EXTRACT TO READ:
(begin)

The record further shows that on October 27, 1954, Carrier abolished the assignments and by bulletin they were again re-established and changed to the same status as was in effect prior to June 13, 1954.


Prior to changes made in assignments effective June 13, 1954, the Claimant held a regular assignment described as rest day Relief Position No. 265, working Monday through Friday, with Saturday and Sunday as rest days. On October 21, 1954, Claimant by exercising his seniority rights, as provided by Article 11, Section 10(b) of the Agreement, placed himself on Position No. 266, for a temporary vacancy then existing. Rest days on this latter position were Tuesday and Wednesday. When Carrier, on October 27, by bulletin decided to revert the assignments to the same arrangement as was in effect prior to October 13, 1954, Claimant bid on his former regular assignment and was the successful applicant to Position No. 265, having rest days of Saturday and Sunday. Since the new assignment began for Claimant on Sunday, October 31, 1954, he was unable to resume work on that day due to requirements of the Federal Hours of Service Act.


Carrier denies that it in any way has violated the provisions of the Agreement as alleged, that any loss of work suffered by the Claimant was brought about by his action in exercising his seniority rights in changing his assignment, for which no compensation would be due him, as provided by Article II, Section 10(b) of the Agreement. Carrier also relies upon the provisions of Article 11, Section 7 to support its contentions.

(end)

SET EXERCISE 1: In the records, copy out word for word every line from the one containing "Is the brown wooden upper" through the end of the records, both ends included.

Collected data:

(begin)

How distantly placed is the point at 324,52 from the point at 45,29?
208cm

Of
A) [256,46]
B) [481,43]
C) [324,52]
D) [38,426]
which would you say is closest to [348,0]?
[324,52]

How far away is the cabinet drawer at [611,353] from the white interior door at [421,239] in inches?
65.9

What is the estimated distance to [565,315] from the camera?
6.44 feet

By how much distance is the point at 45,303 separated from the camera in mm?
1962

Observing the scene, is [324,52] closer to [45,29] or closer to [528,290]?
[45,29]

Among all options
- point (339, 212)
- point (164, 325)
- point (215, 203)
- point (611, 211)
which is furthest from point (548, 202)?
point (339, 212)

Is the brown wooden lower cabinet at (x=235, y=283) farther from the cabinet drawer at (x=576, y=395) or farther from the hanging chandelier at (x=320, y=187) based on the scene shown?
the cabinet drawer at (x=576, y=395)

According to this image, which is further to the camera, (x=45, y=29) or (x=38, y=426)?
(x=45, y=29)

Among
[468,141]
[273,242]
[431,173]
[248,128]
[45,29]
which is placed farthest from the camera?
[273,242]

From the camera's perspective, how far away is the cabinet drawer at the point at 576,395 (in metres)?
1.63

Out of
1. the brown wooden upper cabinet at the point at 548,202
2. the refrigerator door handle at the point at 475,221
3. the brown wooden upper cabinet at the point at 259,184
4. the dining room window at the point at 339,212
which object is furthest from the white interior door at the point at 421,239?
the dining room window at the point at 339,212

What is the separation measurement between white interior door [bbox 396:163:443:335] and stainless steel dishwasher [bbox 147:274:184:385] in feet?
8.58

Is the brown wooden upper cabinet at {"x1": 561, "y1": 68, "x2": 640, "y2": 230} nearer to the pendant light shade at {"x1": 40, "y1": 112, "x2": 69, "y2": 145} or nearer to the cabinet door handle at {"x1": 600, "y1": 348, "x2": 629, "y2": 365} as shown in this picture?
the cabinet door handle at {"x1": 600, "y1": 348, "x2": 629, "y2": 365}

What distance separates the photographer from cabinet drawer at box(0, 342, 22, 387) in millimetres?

(end)

SET EXERCISE 2: Continue the excerpt about the Claimant's dispute with the Carrier over his assignment and rest days, picking up after its final sentence.

RIGHT ANSWER 1:
Is the brown wooden upper cabinet at {"x1": 561, "y1": 68, "x2": 640, "y2": 230} nearer to the pendant light shade at {"x1": 40, "y1": 112, "x2": 69, "y2": 145} or nearer to the cabinet door handle at {"x1": 600, "y1": 348, "x2": 629, "y2": 365} as shown in this picture?
the cabinet door handle at {"x1": 600, "y1": 348, "x2": 629, "y2": 365}

What distance separates the photographer from cabinet drawer at box(0, 342, 22, 387) in millimetres?

RIGHT ANSWER 2:
The Board is of the opinion that the Claimant was deprived of performing service for Carrier on October 31, 1954, Carrier violated the provisions of Article IV, Section 4, of the Agreement ending October 31, 1954. If such violation had not been put in effect by Carrier, the Claimant here would have had no reason to exercise his seniority rights but due to changes brought about by Carrier's violation he was required to exercise his seniority rights on the temporary assignment or forfeit his seniority rights as provided by the Agreement. He would not have been put in such position as to be forced to protect such rights. As a result of Carrier having discontinued the violation on October 31, 1954, Claimant was prohibited under the Federal Hours of Service Act to perform service, which as a result deprived him of service on such date, had Carrier in the first instance not violated the Agreement, bringing about the chain of events which caused Claimant to be deprived of performing service on October 31, a day he would have worked had he continued on his regular assignment.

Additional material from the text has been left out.